Il écrit également en référence aux avortements de foetus malades physiquement ou génétiquement, et susceptibles d’avoir une vie courte et douloureuse:
« Il est clair que dans la loi juive, un Israélite n’est pas passible de la peine capitale pour fétichisme … Une femme israélite a été autorisée à subir un avortement thérapeutique, même si sa vie n’était pas en jeu This Cette décision permissive s’applique même lorsqu’il n’y a pas de menace directe pour la vie de la mère, mais simplement un besoin de la sauver d’une grande douleur, qui relève de la rubrique « grand besoin ». »Maintenant, est-il possible d’imaginer un cas où il y a plus de besoin, de douleur et de détresse que le présent, où la mère est confrontée à l’enfant souffrant dont la mort certaine n’est que dans quelques années et que rien ne peut être fait pour le sauver? » (Responsa Tzitz Eliezer 13:102)
En Géorgie et en Alabama, même si l’obstétricien et le psychiatre d’une femme juive l’encourageaient à mettre fin à une grossesse en raison de son état psychiatrique ou de l’état de santé du fœtus, et même si son rabbin lui disait que la loi juive lui permettait pleinement de mettre fin à sa grossesse, elle serait contrainte par la loi de porter le bébé. Peu importe ce que cela signifie pour sa sécurité ou le statut du fœtus – ni que cela viole ses croyances religieuses.
Des lois strictes sur l’avortement empiètent sur la liberté religieuse des Juifs observants.
Les lois que plusieurs États sont en train d’adopter, ou tentent d’adopter, indiquent clairement qu’un médecin qui participe à un avortement sera vigoureusement poursuivi.

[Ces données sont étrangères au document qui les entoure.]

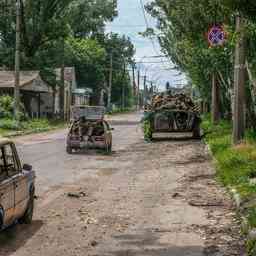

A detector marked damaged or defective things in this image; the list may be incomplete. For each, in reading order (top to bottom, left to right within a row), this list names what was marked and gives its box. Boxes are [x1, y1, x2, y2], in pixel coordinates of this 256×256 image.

cracked asphalt road [0, 112, 245, 256]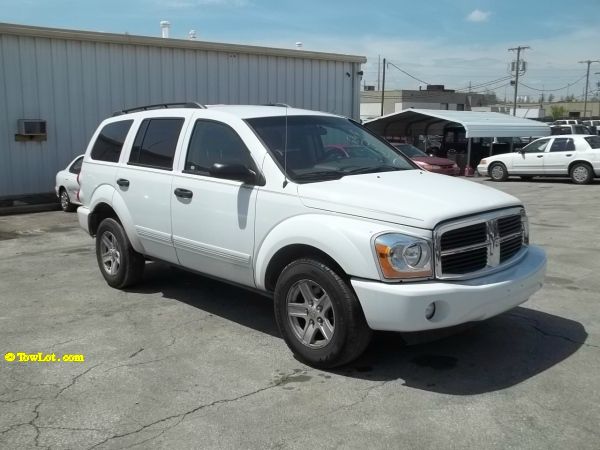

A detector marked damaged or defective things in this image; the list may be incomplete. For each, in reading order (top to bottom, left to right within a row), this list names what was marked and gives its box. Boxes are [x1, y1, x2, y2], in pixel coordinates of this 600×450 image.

crack in pavement [506, 312, 600, 348]
crack in pavement [84, 370, 308, 450]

En Géorgie, il criminalise également les déplacements en dehors de l’État pour avorter.
Les avortements, en particulier plus tard dans la grossesse, lorsque de nombreux dangers qui en nécessitent un deviennent apparents, nécessitent une expertise et de la pratique pour être pratiqués en toute sécurité. Il n’est pas exagéré de dire que cette loi rendra les avortements même légaux pour un danger physique maternel évident beaucoup plus difficiles d’accès dans ces États, car les recherches montrent que les lois adoptées pour limiter l’avortement sont corrélées à la diminution du nombre d’établissements qui les offrent.

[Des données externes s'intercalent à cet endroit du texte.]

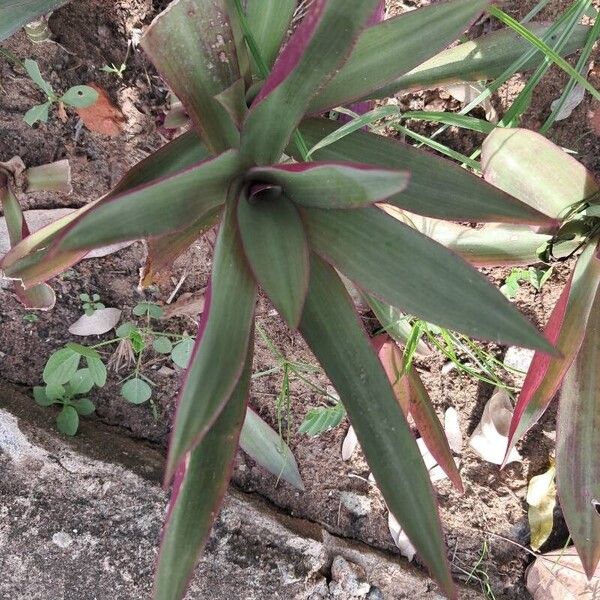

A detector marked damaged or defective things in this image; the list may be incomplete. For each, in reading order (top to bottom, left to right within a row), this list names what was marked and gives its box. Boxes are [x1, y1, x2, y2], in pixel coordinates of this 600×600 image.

cracked concrete edge [0, 382, 482, 596]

De plus, quel médecin veut apprendre à effectuer une procédure qui pourrait les conduire en prison pendant des décennies si un tribunal constate rétroactivement que la mère n’était pas suffisamment en danger pour le rendre nécessaire? Ou que le danger n’était pas assez imminent ?

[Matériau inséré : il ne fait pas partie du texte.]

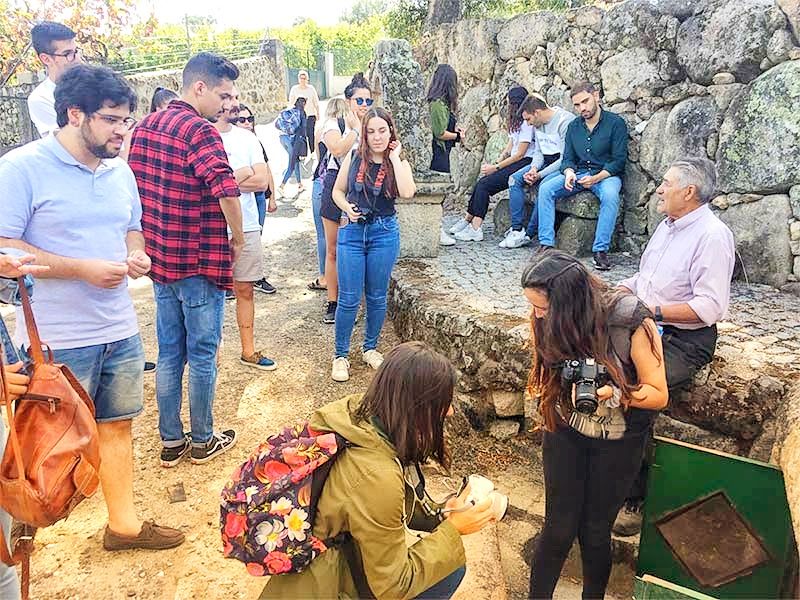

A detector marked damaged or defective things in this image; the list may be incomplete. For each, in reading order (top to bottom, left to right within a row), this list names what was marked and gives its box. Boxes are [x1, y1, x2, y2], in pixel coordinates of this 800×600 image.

Un observateur juif raisonnable pourrait craindre que l’assouplissement des lois qui réglementent l’avortement ne conduise à une augmentation des avortements pour des scénarios halakhiques injustifiables. Une femme qui décide qu’elle préfère être enceinte à l’automne plutôt qu’à l’été, ou après un événement de sa vie ou une réalisation financière donnée, ne trouverait pas de soutien rabbinique pour un tel avortement. Peut-être, se demande l’observateur, qu’il vaut mieux avoir des lois strictes pour empêcher de tels avortements.
Mais comme je l’ai développé ci-dessus, il est presque impossible de créer une loi qui limite l’avortement et ne met pas une interdiction légale laïque de certains avortements autorisés halachiquement.
Quelle communauté juive voudrait continuer à vivre dans un endroit où elle est potentiellement interdite de suivre la halacha? Une communauté est-elle même autorisée par la halacha à continuer à vivre dans un tel endroit, si elle a la possibilité de partir?
Il me semble que la communauté juive ne peut justifier de rester en marge de cette question nationale américaine. Nous devons prendre le parti de permettre des avortements sûrs, légaux et disponibles. La loi juive ne correspond pas à la droite chrétienne sur cette question, et les Juifs orthodoxes non plus.